- [REQUIRED ACTION] Copy out all the lines in the records that include the word "common".

- [Collected data entries]

━━━━

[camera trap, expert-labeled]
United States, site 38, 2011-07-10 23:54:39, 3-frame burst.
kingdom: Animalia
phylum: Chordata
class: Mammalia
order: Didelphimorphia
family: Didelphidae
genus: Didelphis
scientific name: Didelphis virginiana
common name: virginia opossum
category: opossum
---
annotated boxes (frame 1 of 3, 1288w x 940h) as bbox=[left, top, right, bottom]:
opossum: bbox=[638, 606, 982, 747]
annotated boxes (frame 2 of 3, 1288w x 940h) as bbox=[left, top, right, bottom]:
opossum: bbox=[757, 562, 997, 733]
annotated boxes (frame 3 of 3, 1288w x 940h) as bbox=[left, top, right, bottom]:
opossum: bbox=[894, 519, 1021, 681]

━━━━

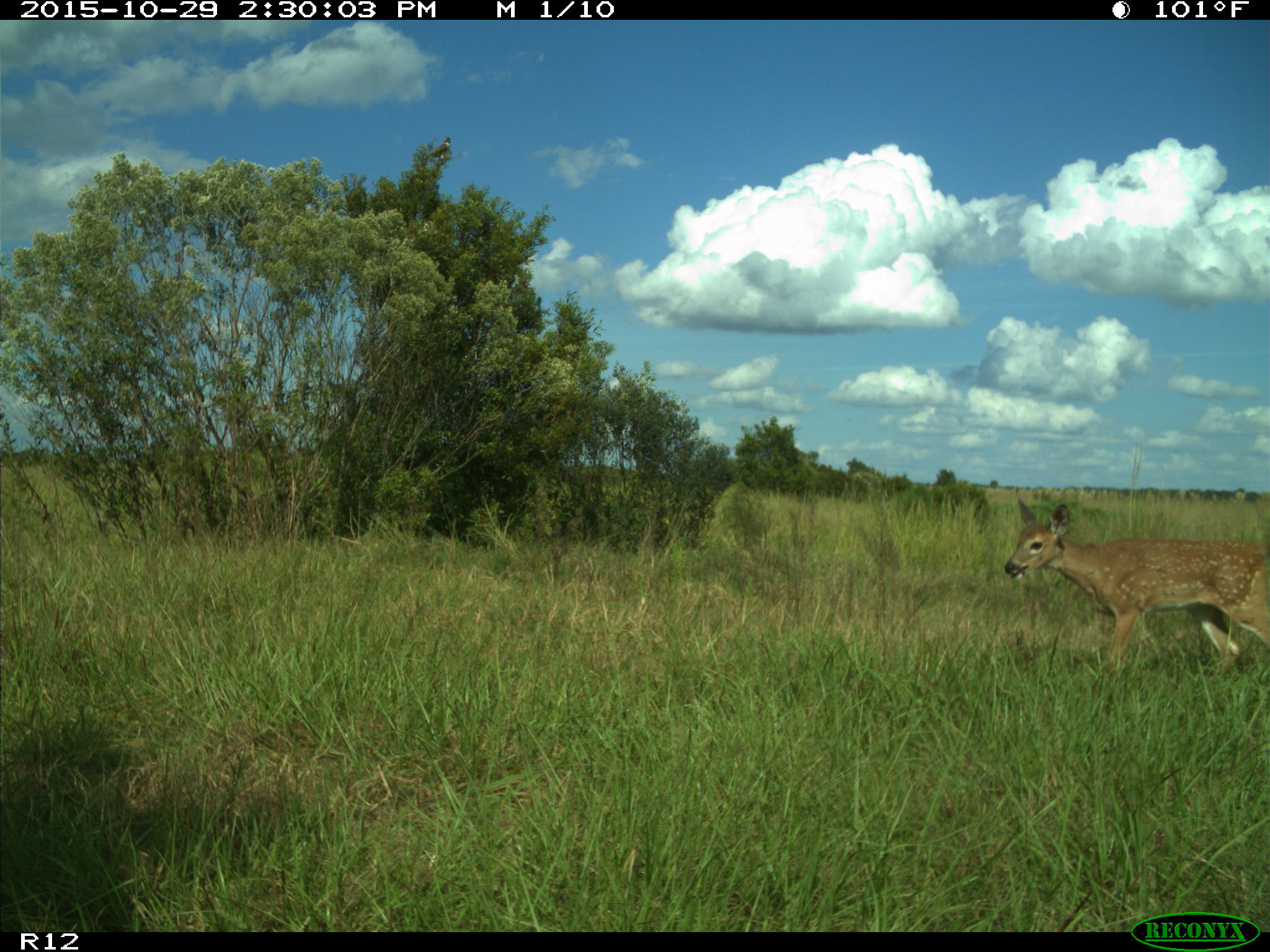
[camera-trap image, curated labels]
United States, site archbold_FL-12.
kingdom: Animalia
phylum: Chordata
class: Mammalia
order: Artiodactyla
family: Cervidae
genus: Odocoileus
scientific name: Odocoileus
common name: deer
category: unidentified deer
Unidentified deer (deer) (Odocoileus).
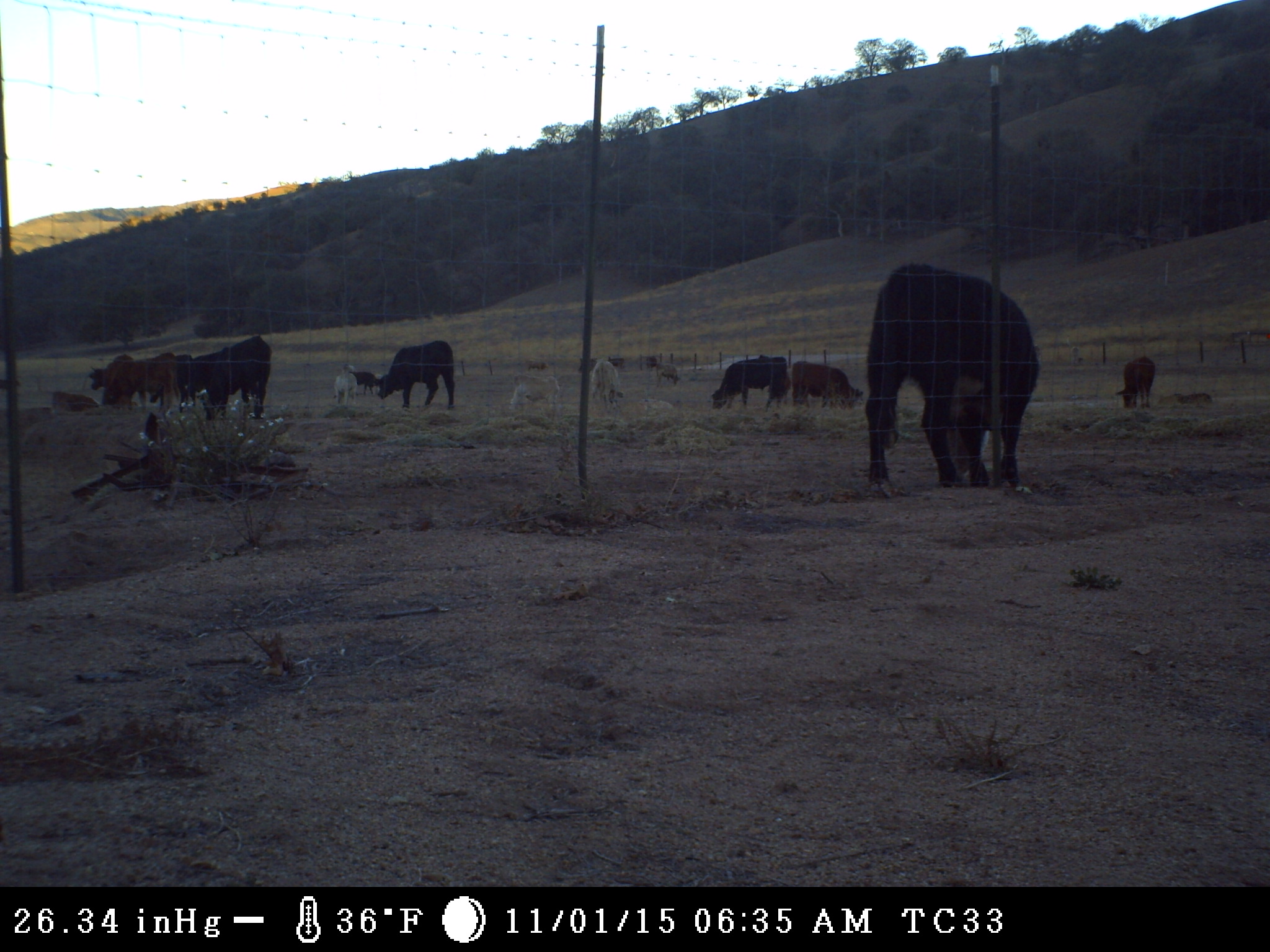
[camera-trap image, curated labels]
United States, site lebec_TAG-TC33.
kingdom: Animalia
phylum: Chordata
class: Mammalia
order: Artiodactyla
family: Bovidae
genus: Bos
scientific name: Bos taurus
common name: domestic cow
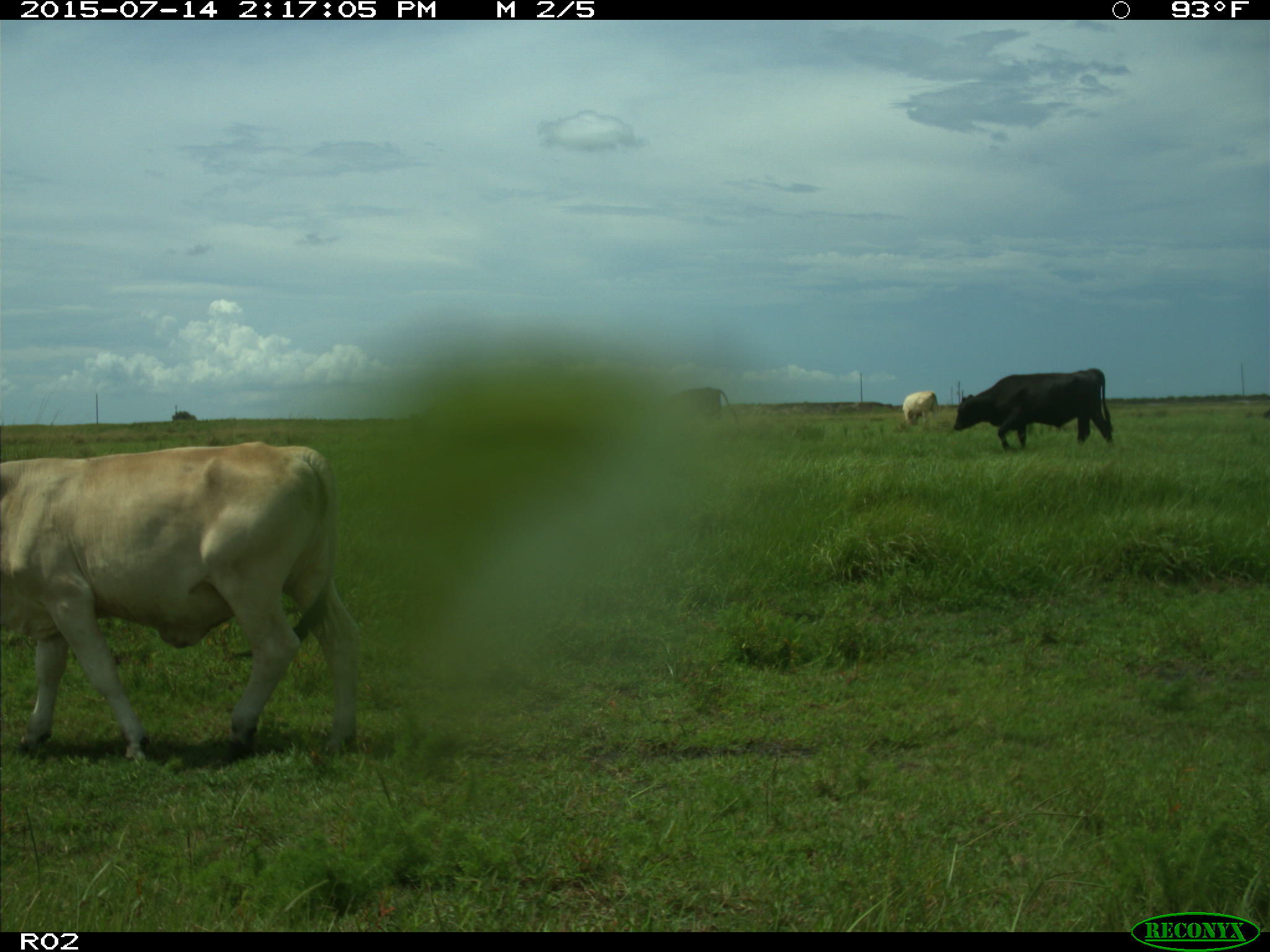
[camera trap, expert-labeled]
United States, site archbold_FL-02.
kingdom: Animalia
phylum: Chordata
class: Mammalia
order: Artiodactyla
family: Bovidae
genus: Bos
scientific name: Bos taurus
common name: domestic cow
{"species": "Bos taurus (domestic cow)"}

━━━━

- [TASK RESPONSE]
common name: virginia opossum
common name: deer
common name: domestic cow
common name: domestic cow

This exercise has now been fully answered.